The authors explain that recent evidence indicates that prostate cancer screening may be adversely affected by a higher BMI. Prostate cancer detection accuracy can be compromised if PSA concentration in the blood is lower because of obesity, or other factors. Several studies found that obese men tend to have lower PSA concentrations, compared to men who are not obese.

The researchers say "However, men with higher BMIs also have larger plasma volumes, which could decrease serum concentrations of soluble tumor markers - a phenomenon known as hemodilution."
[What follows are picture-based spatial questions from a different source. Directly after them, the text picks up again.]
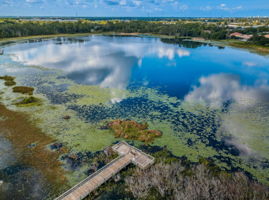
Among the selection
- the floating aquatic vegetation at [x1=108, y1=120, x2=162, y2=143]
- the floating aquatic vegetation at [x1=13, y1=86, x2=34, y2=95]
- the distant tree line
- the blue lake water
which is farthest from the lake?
the distant tree line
Lionel L. BaƱez, M.D., Duke University Medical Center, Durham, N.C., and team carried out a study to find out what the link between hemodilution and PSA concentration in obese men with prostate cancer was. The study looked at men who had undergone radical prostatectomy for prostate cancer during the period 1988-2006. 1,373 had been treated at the Shared Equal Access Regional Cancer Hospital, 1,974 at the Duke Prostate Center, and 10,287 at Johns Hopkins Hospital.

The scientists found that there was a significant link between higher BMI and greater plasma volume in all study populations. A man whose BMI is at least 35 has 21%-23% higher plasma volumes compared to a man of normal weight, the authors wrote. After making adjustments for multiple clinicopathological variables, higher BMI was linked to lower pre-operative PSA concentrations in the groups. Men whose BMIs were at least 35 had 11%-21% lower PSA concentrations compared to a normal weight man.

The researchers concluded "In 3 distinct prostate cancer cohorts, all treated by radical prostatectomy, hemodilution from increased plasma volume may be responsible for the observed decreased PSA concentration in men with higher BMI. This association needs to be confirmed prospectively in screened populations that include men without prostate cancer."